Zika virus (ZIKV) is a flavivirus primarily transmitted by infected Aedes mosquitoes. Infection with ZIKV during pregnancy can affect the fetus causing microcephaly, neurological complications, and other birth defects. Adults are also at risk of developing Guillain-Barre syndrome and other neurological disorders from ZIKV infection. In response to the 2015-2016 Zika outbreak, CDC researchers developed new Zika virus chimeras that can be used for inactivated Zika vaccine candidates and faster Zika antibody (Ab) neutralization assay testing. CDC scientists successfully engineered cDNA clones for the chimeric constructs based on a West Nile (WN) Virus NY99 genetic backbone and recovered three fast-growth chimeric WN/Zika viruses. These chimeric viruses replicate significantly faster and produce a more uniform virus population than the parental wild-type Zika virus from cell culture. Future research will include inactivated vaccine efficacy testing in mouse models. Preliminary data shows that the WN/Zika chimeras reduce the gold standard plaque neutralization reduction Ab assay testing time from 6 to 4 days. The chimeric constructs also include reporter genes for diagnostic use with automated plate readers. The reporter chimeric virus permits direct live-image based cell cytometry analysis for an easy, fast, and high throughput micro-neutralization Ab assay within 24 hours without any cell overlay, cell detaching, cell fixation, or staining process.
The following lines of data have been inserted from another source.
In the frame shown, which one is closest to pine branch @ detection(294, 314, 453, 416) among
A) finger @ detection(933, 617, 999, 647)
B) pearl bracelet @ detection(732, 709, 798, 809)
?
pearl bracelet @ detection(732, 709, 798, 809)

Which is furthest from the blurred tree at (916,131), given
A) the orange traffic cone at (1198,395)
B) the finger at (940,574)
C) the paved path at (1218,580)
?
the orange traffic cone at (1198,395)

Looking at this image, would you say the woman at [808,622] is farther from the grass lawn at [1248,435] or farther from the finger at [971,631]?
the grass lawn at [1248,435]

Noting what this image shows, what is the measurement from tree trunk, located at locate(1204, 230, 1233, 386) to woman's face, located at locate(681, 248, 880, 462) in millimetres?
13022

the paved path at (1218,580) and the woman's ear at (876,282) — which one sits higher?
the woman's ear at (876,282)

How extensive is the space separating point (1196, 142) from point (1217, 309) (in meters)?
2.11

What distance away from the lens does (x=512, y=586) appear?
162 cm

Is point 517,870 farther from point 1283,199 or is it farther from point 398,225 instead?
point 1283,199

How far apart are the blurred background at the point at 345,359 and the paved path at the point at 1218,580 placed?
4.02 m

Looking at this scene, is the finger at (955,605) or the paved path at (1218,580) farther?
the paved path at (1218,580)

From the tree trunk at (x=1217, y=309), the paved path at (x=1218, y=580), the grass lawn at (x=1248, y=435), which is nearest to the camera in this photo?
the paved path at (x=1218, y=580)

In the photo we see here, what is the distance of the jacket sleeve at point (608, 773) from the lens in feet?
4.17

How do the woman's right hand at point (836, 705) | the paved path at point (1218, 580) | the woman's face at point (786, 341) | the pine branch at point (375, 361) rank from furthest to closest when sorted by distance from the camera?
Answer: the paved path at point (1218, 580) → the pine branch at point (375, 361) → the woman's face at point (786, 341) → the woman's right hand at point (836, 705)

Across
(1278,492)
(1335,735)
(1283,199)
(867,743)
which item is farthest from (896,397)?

- Inactivated Zika vaccine candidate development
- Vaccine production and efficacy testing
- Diagnostic assay development for Zika virus
- Other research purposes
- The WN viral genetic background of this construct offers applications in inactivated Zika vaccine and
diagnostic assay development
- New chimeras express the whole Zika virion
- Enhanced chimeric growth efficiency may facilitate vaccine production
- The chimeric virus reduced traditional plaque-reduction neutralization test time from 6 to 4 days, and reduced the micro-focus reduction neutralization assay from 2-3 days to 1-2 days after cell infection
- The addition of fluorescent reporter gene in the reporter chimeric virus can be used with automated plate readers/image analysis for high-throughput assay and further streamline the neutralization assay to an easy and high-throughput platform. Furthermore, reporter chimeric dengue viruses (type 1-4), another CDC patent, were also developed with the same platform, and therefore allow simultaneous obtaining fast neutralization test results to Zika and all 4 dengue viruses within 24 hours post cell infection.